• **Problem statement**: Print the line that contains "How far does (x=299, y=203)" and every line after it through the last line of the records below, exactly as written and nothing else.

[Data records]
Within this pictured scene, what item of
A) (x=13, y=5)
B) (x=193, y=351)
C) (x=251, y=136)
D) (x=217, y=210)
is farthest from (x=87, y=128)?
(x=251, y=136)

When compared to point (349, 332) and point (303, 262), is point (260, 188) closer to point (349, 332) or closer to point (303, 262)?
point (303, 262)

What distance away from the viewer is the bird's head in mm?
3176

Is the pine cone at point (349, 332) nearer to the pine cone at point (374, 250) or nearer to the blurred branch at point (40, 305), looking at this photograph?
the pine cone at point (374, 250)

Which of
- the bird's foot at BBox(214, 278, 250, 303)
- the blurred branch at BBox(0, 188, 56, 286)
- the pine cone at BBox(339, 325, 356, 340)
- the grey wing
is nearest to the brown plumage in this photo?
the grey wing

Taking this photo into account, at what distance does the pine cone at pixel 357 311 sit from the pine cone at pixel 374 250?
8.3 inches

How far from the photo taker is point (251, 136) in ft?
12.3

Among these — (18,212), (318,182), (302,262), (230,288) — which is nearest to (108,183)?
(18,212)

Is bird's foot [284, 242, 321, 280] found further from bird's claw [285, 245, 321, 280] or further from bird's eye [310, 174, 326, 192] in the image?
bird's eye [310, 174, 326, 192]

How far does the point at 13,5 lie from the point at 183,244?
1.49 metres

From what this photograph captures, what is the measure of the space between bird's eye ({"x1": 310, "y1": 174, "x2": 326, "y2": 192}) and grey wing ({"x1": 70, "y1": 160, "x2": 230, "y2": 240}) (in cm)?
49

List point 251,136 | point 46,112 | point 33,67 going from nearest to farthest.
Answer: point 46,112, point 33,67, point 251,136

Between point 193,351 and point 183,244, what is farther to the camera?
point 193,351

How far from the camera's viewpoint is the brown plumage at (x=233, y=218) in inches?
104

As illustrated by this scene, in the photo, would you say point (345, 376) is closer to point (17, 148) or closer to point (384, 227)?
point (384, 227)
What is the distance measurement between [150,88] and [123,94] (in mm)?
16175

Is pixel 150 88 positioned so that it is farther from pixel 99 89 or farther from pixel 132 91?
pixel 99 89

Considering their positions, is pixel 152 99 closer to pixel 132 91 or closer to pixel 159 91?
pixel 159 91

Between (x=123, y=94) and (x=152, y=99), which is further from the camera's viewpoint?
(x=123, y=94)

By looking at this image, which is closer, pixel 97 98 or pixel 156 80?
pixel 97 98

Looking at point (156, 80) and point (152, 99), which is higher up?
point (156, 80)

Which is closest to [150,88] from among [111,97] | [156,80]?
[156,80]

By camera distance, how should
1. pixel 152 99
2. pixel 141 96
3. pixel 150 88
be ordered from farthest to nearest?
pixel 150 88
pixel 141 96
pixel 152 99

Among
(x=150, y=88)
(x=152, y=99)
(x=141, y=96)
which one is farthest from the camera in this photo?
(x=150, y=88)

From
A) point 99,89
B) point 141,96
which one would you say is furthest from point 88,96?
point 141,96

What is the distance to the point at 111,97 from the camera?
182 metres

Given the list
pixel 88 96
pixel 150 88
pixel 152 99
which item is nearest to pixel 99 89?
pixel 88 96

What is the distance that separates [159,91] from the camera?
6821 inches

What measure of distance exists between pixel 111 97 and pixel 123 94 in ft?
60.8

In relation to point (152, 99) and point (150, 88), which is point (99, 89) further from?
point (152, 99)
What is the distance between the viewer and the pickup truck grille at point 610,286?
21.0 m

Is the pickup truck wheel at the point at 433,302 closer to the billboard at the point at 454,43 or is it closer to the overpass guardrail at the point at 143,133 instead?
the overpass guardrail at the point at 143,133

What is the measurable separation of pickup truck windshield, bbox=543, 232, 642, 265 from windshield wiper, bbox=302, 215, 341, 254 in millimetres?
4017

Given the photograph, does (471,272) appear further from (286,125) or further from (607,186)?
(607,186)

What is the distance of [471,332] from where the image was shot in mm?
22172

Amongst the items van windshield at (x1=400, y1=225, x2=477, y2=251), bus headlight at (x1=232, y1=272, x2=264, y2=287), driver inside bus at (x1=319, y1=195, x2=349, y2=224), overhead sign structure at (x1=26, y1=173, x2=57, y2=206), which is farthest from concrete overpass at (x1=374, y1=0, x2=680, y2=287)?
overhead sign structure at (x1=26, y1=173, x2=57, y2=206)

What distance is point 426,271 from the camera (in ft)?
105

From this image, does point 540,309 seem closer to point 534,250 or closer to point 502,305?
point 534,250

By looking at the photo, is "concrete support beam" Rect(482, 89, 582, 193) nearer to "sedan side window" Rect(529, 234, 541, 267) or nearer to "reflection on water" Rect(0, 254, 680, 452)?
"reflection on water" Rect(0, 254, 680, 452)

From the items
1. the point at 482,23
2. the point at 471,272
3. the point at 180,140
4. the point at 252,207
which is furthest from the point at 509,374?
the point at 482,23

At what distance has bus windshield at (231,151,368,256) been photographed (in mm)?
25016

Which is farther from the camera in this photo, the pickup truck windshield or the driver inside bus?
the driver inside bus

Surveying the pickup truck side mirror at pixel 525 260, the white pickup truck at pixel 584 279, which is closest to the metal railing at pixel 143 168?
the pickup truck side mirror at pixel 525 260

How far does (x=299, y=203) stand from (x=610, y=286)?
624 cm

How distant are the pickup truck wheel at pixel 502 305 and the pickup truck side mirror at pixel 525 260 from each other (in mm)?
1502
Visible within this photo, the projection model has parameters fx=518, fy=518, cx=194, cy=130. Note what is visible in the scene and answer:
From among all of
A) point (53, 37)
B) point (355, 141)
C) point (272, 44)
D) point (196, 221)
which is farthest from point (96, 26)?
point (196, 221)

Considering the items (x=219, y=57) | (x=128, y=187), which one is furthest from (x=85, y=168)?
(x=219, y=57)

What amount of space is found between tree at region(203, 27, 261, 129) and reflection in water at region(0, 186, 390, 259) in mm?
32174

• **The completed task**:
How far does (x=299, y=203) stand from (x=610, y=286)?
624 cm

How distant are the pickup truck wheel at pixel 502 305 and the pickup truck side mirror at pixel 525 260 from each other (in mm)?
1502
Visible within this photo, the projection model has parameters fx=518, fy=518, cx=194, cy=130. Note what is visible in the scene and answer:
From among all of
A) point (53, 37)
B) point (355, 141)
C) point (272, 44)
D) point (196, 221)
which is farthest from point (96, 26)?
point (196, 221)

Considering the items (x=219, y=57) | (x=128, y=187), which one is furthest from (x=85, y=168)?
(x=219, y=57)

What amount of space is found between tree at region(203, 27, 261, 129) and reflection in water at region(0, 186, 390, 259) in mm?
32174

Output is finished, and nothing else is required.